**EXERCISE:** Pull out the lines of the listing word for word, starting at its first line and ending at the line that contains "55H153L186 98H229L240 88V55H251L240", with both of those lines included. Leave the pictures out of your answer.

**GIVEN ENTRIES:**

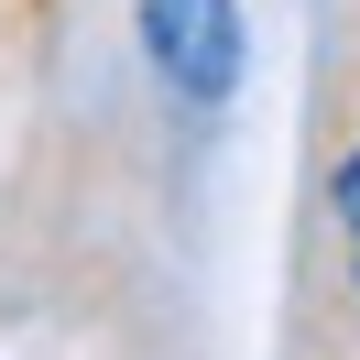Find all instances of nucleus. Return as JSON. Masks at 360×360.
I'll list each match as a JSON object with an SVG mask.
<instances>
[{"label": "nucleus", "mask_w": 360, "mask_h": 360, "mask_svg": "<svg viewBox=\"0 0 360 360\" xmlns=\"http://www.w3.org/2000/svg\"><path fill=\"white\" fill-rule=\"evenodd\" d=\"M338 219H349V262H360V153L338 164Z\"/></svg>", "instance_id": "nucleus-2"}, {"label": "nucleus", "mask_w": 360, "mask_h": 360, "mask_svg": "<svg viewBox=\"0 0 360 360\" xmlns=\"http://www.w3.org/2000/svg\"><path fill=\"white\" fill-rule=\"evenodd\" d=\"M142 55H153L186 98H229L240 88V55H251L240 0H142Z\"/></svg>", "instance_id": "nucleus-1"}]
</instances>
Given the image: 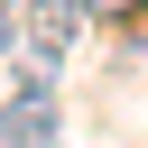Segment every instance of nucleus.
<instances>
[{
  "label": "nucleus",
  "mask_w": 148,
  "mask_h": 148,
  "mask_svg": "<svg viewBox=\"0 0 148 148\" xmlns=\"http://www.w3.org/2000/svg\"><path fill=\"white\" fill-rule=\"evenodd\" d=\"M74 28H83V0H28V46H37L46 65L74 46Z\"/></svg>",
  "instance_id": "obj_2"
},
{
  "label": "nucleus",
  "mask_w": 148,
  "mask_h": 148,
  "mask_svg": "<svg viewBox=\"0 0 148 148\" xmlns=\"http://www.w3.org/2000/svg\"><path fill=\"white\" fill-rule=\"evenodd\" d=\"M56 130H65V120H56L46 83H28V92H18L9 111H0V148H56Z\"/></svg>",
  "instance_id": "obj_1"
},
{
  "label": "nucleus",
  "mask_w": 148,
  "mask_h": 148,
  "mask_svg": "<svg viewBox=\"0 0 148 148\" xmlns=\"http://www.w3.org/2000/svg\"><path fill=\"white\" fill-rule=\"evenodd\" d=\"M0 9H9V18H18V9H28V0H0Z\"/></svg>",
  "instance_id": "obj_5"
},
{
  "label": "nucleus",
  "mask_w": 148,
  "mask_h": 148,
  "mask_svg": "<svg viewBox=\"0 0 148 148\" xmlns=\"http://www.w3.org/2000/svg\"><path fill=\"white\" fill-rule=\"evenodd\" d=\"M148 0H83V18H139Z\"/></svg>",
  "instance_id": "obj_3"
},
{
  "label": "nucleus",
  "mask_w": 148,
  "mask_h": 148,
  "mask_svg": "<svg viewBox=\"0 0 148 148\" xmlns=\"http://www.w3.org/2000/svg\"><path fill=\"white\" fill-rule=\"evenodd\" d=\"M9 46H18V18H9V9H0V56H9Z\"/></svg>",
  "instance_id": "obj_4"
}]
</instances>
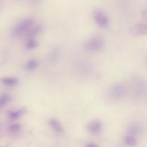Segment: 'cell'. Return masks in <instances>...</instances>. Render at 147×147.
<instances>
[{
  "label": "cell",
  "instance_id": "obj_5",
  "mask_svg": "<svg viewBox=\"0 0 147 147\" xmlns=\"http://www.w3.org/2000/svg\"><path fill=\"white\" fill-rule=\"evenodd\" d=\"M129 32L133 35L147 34V23H137L132 25L129 29Z\"/></svg>",
  "mask_w": 147,
  "mask_h": 147
},
{
  "label": "cell",
  "instance_id": "obj_19",
  "mask_svg": "<svg viewBox=\"0 0 147 147\" xmlns=\"http://www.w3.org/2000/svg\"><path fill=\"white\" fill-rule=\"evenodd\" d=\"M146 62H147V58H146Z\"/></svg>",
  "mask_w": 147,
  "mask_h": 147
},
{
  "label": "cell",
  "instance_id": "obj_9",
  "mask_svg": "<svg viewBox=\"0 0 147 147\" xmlns=\"http://www.w3.org/2000/svg\"><path fill=\"white\" fill-rule=\"evenodd\" d=\"M1 81L6 86H13L17 83L18 79L13 77H6L2 78Z\"/></svg>",
  "mask_w": 147,
  "mask_h": 147
},
{
  "label": "cell",
  "instance_id": "obj_16",
  "mask_svg": "<svg viewBox=\"0 0 147 147\" xmlns=\"http://www.w3.org/2000/svg\"><path fill=\"white\" fill-rule=\"evenodd\" d=\"M9 129L10 131L13 133H18L20 130V126L17 123L13 124L9 126Z\"/></svg>",
  "mask_w": 147,
  "mask_h": 147
},
{
  "label": "cell",
  "instance_id": "obj_3",
  "mask_svg": "<svg viewBox=\"0 0 147 147\" xmlns=\"http://www.w3.org/2000/svg\"><path fill=\"white\" fill-rule=\"evenodd\" d=\"M95 22L101 27H106L109 24V19L106 14L101 9L95 8L92 12Z\"/></svg>",
  "mask_w": 147,
  "mask_h": 147
},
{
  "label": "cell",
  "instance_id": "obj_13",
  "mask_svg": "<svg viewBox=\"0 0 147 147\" xmlns=\"http://www.w3.org/2000/svg\"><path fill=\"white\" fill-rule=\"evenodd\" d=\"M37 61L35 60H30L26 64V69L29 71H32L37 67Z\"/></svg>",
  "mask_w": 147,
  "mask_h": 147
},
{
  "label": "cell",
  "instance_id": "obj_14",
  "mask_svg": "<svg viewBox=\"0 0 147 147\" xmlns=\"http://www.w3.org/2000/svg\"><path fill=\"white\" fill-rule=\"evenodd\" d=\"M37 45H38L37 42L33 39H31V40H29L26 42V47L28 49H32L36 48L37 47Z\"/></svg>",
  "mask_w": 147,
  "mask_h": 147
},
{
  "label": "cell",
  "instance_id": "obj_4",
  "mask_svg": "<svg viewBox=\"0 0 147 147\" xmlns=\"http://www.w3.org/2000/svg\"><path fill=\"white\" fill-rule=\"evenodd\" d=\"M33 23V20L31 18H26L18 22L14 28L13 34L14 36H17L22 34L26 32Z\"/></svg>",
  "mask_w": 147,
  "mask_h": 147
},
{
  "label": "cell",
  "instance_id": "obj_1",
  "mask_svg": "<svg viewBox=\"0 0 147 147\" xmlns=\"http://www.w3.org/2000/svg\"><path fill=\"white\" fill-rule=\"evenodd\" d=\"M127 89L125 84L121 82L113 83L108 89V95L114 100L123 99L127 94Z\"/></svg>",
  "mask_w": 147,
  "mask_h": 147
},
{
  "label": "cell",
  "instance_id": "obj_11",
  "mask_svg": "<svg viewBox=\"0 0 147 147\" xmlns=\"http://www.w3.org/2000/svg\"><path fill=\"white\" fill-rule=\"evenodd\" d=\"M25 110L24 109H20L17 111H11L9 113V115L11 119H16L21 117L24 113Z\"/></svg>",
  "mask_w": 147,
  "mask_h": 147
},
{
  "label": "cell",
  "instance_id": "obj_6",
  "mask_svg": "<svg viewBox=\"0 0 147 147\" xmlns=\"http://www.w3.org/2000/svg\"><path fill=\"white\" fill-rule=\"evenodd\" d=\"M87 129L90 132L94 134H99L102 127V123L100 120L98 119H95L91 121L87 126Z\"/></svg>",
  "mask_w": 147,
  "mask_h": 147
},
{
  "label": "cell",
  "instance_id": "obj_15",
  "mask_svg": "<svg viewBox=\"0 0 147 147\" xmlns=\"http://www.w3.org/2000/svg\"><path fill=\"white\" fill-rule=\"evenodd\" d=\"M41 30V27L40 26H37L32 29L28 33V36H33L37 34H38Z\"/></svg>",
  "mask_w": 147,
  "mask_h": 147
},
{
  "label": "cell",
  "instance_id": "obj_2",
  "mask_svg": "<svg viewBox=\"0 0 147 147\" xmlns=\"http://www.w3.org/2000/svg\"><path fill=\"white\" fill-rule=\"evenodd\" d=\"M103 40L99 36H95L88 38L83 44L84 49L90 51H98L103 47Z\"/></svg>",
  "mask_w": 147,
  "mask_h": 147
},
{
  "label": "cell",
  "instance_id": "obj_10",
  "mask_svg": "<svg viewBox=\"0 0 147 147\" xmlns=\"http://www.w3.org/2000/svg\"><path fill=\"white\" fill-rule=\"evenodd\" d=\"M10 96L6 94H3L0 95V109L5 106L9 101Z\"/></svg>",
  "mask_w": 147,
  "mask_h": 147
},
{
  "label": "cell",
  "instance_id": "obj_12",
  "mask_svg": "<svg viewBox=\"0 0 147 147\" xmlns=\"http://www.w3.org/2000/svg\"><path fill=\"white\" fill-rule=\"evenodd\" d=\"M125 142L127 145L130 146H135L137 145L136 140L131 136H127L125 138Z\"/></svg>",
  "mask_w": 147,
  "mask_h": 147
},
{
  "label": "cell",
  "instance_id": "obj_8",
  "mask_svg": "<svg viewBox=\"0 0 147 147\" xmlns=\"http://www.w3.org/2000/svg\"><path fill=\"white\" fill-rule=\"evenodd\" d=\"M141 126L137 123H133L130 125L129 127V133L130 134L129 136H133L135 135H138L141 131Z\"/></svg>",
  "mask_w": 147,
  "mask_h": 147
},
{
  "label": "cell",
  "instance_id": "obj_18",
  "mask_svg": "<svg viewBox=\"0 0 147 147\" xmlns=\"http://www.w3.org/2000/svg\"><path fill=\"white\" fill-rule=\"evenodd\" d=\"M86 147H98V146L94 144L90 143V144H87V145L86 146Z\"/></svg>",
  "mask_w": 147,
  "mask_h": 147
},
{
  "label": "cell",
  "instance_id": "obj_7",
  "mask_svg": "<svg viewBox=\"0 0 147 147\" xmlns=\"http://www.w3.org/2000/svg\"><path fill=\"white\" fill-rule=\"evenodd\" d=\"M49 123L56 132L58 133H61L63 132V129L62 125L57 119L55 118H51L49 120Z\"/></svg>",
  "mask_w": 147,
  "mask_h": 147
},
{
  "label": "cell",
  "instance_id": "obj_17",
  "mask_svg": "<svg viewBox=\"0 0 147 147\" xmlns=\"http://www.w3.org/2000/svg\"><path fill=\"white\" fill-rule=\"evenodd\" d=\"M141 16L144 19L147 20V9H144L142 10Z\"/></svg>",
  "mask_w": 147,
  "mask_h": 147
}]
</instances>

**REPLY TO THE EXERCISE:**
Find all instances of nucleus. Return as JSON. Masks at 360×360.
I'll list each match as a JSON object with an SVG mask.
<instances>
[{"label": "nucleus", "mask_w": 360, "mask_h": 360, "mask_svg": "<svg viewBox=\"0 0 360 360\" xmlns=\"http://www.w3.org/2000/svg\"><path fill=\"white\" fill-rule=\"evenodd\" d=\"M338 219H349V262H360V153L338 164Z\"/></svg>", "instance_id": "nucleus-2"}, {"label": "nucleus", "mask_w": 360, "mask_h": 360, "mask_svg": "<svg viewBox=\"0 0 360 360\" xmlns=\"http://www.w3.org/2000/svg\"><path fill=\"white\" fill-rule=\"evenodd\" d=\"M142 55H153L186 98H229L240 88V55H251L240 0H142Z\"/></svg>", "instance_id": "nucleus-1"}]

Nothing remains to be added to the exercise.